You see, in September 2012, this perpetual corner-dweller decided, for one reason or none, to learn all seventeen Glasgow 2014 sports before the Commonwealth Games comes to my doorstep.  Sounds easy, right? Maybe for a fully functioning person with a fair-to-middling grasp of life skills. But, for this impractical, clumsy indoorsman, who couldn't ride a bike, throw or catch, or even attempt a forward roll… well, you can imagine my difficulties.

Within a year and a half of hard slog and harder terror though, I have learned to cycle, tried my uncoordinated hand at lawn bowls, hockey, netball and badminton, and battled lifelong aquaphobia to finally take – incredibly tentatively – to the water.  Amazingly, I have taken weightlifting and judo lessons with Olympians, enjoyed a private track session on the Sir Chris Hoy Velodrome and competed in my first triathlon alongside the Para-triathlon World Champion. Not so amazingly, I’ve broken bikes and bones, cried my way through a badminton match, and lost a few fingernails and a damn sight more pride along the way.  Particular highlights have been trying gymnastics with the circus and getting my ass handed to me by a primary school class of ten year-olds at pretty much every athletics event.  It’s been that sort of challenge.

But whether it’s leaving a Paula-shaped dent in the local cycle path or inspiring a presentation by the President of the Commonwealth Games Federation, HRH Prince Imran, this adventure has made its mark more than anyone really expected.  You see, this isn’t the story of a clumsy oaf falling over her own training-shoed feet in varying locations.  Okay, it isn’t just that.  It’s more the tale of a painfully-self-conscious wallflower leaving the brickwork, weeding out her insecurities and heading for the border of sporting prowess.  It’s also a call to action for everyone who has ever thought they can’t, to shake off the bonds of self-doubt, go outside and, well, can.  I now regularly update BBC Scotland listeners on my progress on the Macaulay and Co show - and Fred Macaulay himself took me along to try shooting recently for his new BBC 1 programme ( In short, it has been a crazy old year.

But where has this journey left little stressed Paula?  I still blink so much that I need pebbles in my pockets to keep me grounded but nowadays, instead of hiding away and limiting life’s opportunities, I wear my nerves as a badge of achievement, proud of every little step towards confidence in spite of my anxiety.
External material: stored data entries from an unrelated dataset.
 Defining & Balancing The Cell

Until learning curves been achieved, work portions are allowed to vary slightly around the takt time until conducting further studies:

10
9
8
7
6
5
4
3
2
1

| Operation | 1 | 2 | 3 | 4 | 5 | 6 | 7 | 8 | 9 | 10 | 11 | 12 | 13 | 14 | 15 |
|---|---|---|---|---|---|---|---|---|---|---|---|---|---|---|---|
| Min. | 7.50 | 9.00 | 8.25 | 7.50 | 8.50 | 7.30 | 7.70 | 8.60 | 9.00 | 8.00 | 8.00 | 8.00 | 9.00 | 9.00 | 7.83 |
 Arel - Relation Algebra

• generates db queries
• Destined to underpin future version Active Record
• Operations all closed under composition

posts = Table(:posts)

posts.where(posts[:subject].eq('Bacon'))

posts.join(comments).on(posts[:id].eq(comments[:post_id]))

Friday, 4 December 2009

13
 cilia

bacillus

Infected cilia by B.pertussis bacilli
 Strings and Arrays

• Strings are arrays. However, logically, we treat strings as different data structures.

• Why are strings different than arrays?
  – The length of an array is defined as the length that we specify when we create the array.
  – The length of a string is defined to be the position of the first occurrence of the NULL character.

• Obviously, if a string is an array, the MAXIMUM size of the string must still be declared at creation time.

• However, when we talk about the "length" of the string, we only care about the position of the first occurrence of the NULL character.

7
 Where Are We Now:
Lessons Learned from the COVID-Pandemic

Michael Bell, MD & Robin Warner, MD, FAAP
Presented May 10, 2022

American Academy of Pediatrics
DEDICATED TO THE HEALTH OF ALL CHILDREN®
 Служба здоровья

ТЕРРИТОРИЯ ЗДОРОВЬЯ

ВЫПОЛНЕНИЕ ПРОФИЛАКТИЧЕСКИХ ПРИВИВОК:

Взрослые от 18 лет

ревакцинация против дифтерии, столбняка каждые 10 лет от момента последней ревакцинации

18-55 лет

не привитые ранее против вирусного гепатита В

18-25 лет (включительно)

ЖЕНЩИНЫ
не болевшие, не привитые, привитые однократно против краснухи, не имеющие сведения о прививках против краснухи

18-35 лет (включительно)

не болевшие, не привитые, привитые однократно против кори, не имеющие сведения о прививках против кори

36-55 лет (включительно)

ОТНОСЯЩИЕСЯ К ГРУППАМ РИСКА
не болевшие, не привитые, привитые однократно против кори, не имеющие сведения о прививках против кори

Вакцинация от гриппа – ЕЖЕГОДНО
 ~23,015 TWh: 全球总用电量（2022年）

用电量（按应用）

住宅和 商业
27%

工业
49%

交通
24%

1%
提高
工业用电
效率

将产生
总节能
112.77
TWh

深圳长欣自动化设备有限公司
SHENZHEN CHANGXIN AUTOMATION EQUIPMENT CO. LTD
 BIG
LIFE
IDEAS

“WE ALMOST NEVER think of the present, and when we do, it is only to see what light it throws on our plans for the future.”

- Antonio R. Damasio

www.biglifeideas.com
And somehow, things don’t seem so difficult.  Sure, I still fall over my own shadow most days, and I’ll never be a medal-wearing athlete, but I’ve come to realise that being the worst at something is often better than being the best.  I’m not quite comfortable saying that my silly challenge has inspired folk, but I know that many reluctant try-ers have returned to their particular field or attempted new activities after watching me tumble my way to one finish line or another (action replays available at:  It seems, when there’s someone out there showing you how bad you could never be, it’s much easier to give new things a try. 
I plan to keep going with my challenge after Glasgow 2014, trying every new thing out there, braving the world on behalf of all those who, like young Paula, aren’t quite ready to do so themselves. My world was once very small, through choice as much as necessity, but now, it seems, it’s growing every day.   And somehow I’m managing to foster that growth in the lives of many others too.  As only one shy, five-feet-nothing girl from a flat in Glasgow, I think that’s pretty special.

It’s true, I’m not a superhero, but then, neither am I an athlete and yet, here I am, sixteen sports down with a few Olympians among my supporter list and my gurning face all over the papers. I'm an ordinary person with an extraordinary story – and other ordinary people seem to really respond to that. 

I don’t own a cape, I’ve never rescued a damsel (hell, I’ve never met one), and I wouldn’t even know what to do with a batarang.

But I have overthrown my own worst enemy.  And surely that earns me some superhero points."